*TASK TO CARRY OUT*.
List every concept named in the "Concepts used" line of the Transformer exercise text below, along with the chapter reference given for each.

*PASSAGE SHOWN*.

0. Overview¶
Problem: Implement a complete Transformer encoder block from first principles and train it on a sequence classification task — predicting the majority token in a sequence.
Concepts used: multi-head attention (ch321), Transformer architecture (ch322), positional encoding (ch323), layer normalisation (ch310), GELU (ch309), Adam (ch312), cross-entropy (ch305).
Expected output: trained Transformer achieving >90% accuracy on sequence classification, plus attention weight visualisation.
Difficulty: ★★★★★ | Estimated time: 2 hours
1. Setup¶
import numpy as np
import matplotlib.pyplot as plt
def gelu(x):
return 0.5*x*(1+np.tanh(np.sqrt(2/np.pi)*(x+0.044715*x**3)))

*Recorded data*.

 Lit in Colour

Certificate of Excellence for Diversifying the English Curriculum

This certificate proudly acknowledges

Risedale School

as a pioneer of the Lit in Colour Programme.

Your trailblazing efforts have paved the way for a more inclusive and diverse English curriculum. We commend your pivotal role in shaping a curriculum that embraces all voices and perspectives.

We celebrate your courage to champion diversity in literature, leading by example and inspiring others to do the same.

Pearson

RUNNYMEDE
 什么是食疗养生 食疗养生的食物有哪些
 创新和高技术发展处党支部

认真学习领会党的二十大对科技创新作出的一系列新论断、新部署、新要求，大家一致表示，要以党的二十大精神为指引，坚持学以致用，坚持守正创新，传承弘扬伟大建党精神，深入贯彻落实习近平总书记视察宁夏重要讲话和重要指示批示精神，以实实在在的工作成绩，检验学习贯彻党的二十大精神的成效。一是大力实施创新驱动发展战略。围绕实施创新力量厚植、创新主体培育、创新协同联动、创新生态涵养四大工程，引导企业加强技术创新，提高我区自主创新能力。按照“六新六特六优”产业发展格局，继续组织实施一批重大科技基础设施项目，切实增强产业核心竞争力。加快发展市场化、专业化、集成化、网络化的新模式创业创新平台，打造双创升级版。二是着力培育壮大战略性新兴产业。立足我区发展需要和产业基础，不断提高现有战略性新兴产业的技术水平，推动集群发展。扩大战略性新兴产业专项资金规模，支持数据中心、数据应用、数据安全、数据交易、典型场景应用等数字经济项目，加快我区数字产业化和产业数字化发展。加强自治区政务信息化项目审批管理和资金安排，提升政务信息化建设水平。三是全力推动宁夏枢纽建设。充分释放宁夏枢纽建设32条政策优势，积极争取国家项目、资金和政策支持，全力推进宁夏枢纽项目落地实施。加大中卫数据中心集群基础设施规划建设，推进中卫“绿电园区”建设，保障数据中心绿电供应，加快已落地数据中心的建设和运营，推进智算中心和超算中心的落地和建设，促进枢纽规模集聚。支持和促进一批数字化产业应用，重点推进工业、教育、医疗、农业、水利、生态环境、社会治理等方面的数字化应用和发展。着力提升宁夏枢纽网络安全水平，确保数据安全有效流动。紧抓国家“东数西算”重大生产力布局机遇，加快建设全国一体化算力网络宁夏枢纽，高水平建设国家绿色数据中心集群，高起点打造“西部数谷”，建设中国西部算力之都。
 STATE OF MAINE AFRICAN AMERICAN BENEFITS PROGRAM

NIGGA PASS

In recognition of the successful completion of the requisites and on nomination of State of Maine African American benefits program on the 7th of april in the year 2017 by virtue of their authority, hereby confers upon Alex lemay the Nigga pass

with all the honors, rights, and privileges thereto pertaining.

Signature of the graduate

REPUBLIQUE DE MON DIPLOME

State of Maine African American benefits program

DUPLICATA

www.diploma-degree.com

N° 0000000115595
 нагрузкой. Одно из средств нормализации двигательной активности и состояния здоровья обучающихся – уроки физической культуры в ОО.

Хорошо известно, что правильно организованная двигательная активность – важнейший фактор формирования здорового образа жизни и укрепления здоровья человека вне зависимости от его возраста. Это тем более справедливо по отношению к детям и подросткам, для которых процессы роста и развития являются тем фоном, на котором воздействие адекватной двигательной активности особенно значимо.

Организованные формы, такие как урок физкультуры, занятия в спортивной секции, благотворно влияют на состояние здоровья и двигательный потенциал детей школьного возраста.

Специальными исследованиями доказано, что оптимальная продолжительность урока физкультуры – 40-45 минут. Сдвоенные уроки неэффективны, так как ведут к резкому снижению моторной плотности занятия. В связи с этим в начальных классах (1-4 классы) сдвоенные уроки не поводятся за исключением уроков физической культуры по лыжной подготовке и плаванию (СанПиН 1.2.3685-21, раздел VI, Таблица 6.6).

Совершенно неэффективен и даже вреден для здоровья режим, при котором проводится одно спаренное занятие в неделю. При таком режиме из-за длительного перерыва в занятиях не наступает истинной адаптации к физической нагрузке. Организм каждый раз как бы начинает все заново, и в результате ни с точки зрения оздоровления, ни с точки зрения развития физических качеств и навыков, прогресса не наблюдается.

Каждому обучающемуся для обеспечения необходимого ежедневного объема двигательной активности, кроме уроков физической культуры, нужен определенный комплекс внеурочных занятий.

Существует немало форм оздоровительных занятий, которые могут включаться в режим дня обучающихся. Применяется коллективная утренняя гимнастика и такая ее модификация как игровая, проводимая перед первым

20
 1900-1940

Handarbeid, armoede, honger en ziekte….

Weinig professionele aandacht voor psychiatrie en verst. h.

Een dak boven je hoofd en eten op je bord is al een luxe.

*OUTPUT FOR THIS TASK*.
- multi-head attention (ch321)
- Transformer architecture (ch322)
- positional encoding (ch323)
- layer normalisation (ch310)
- GELU (ch309)
- Adam (ch312)
- cross-entropy (ch305)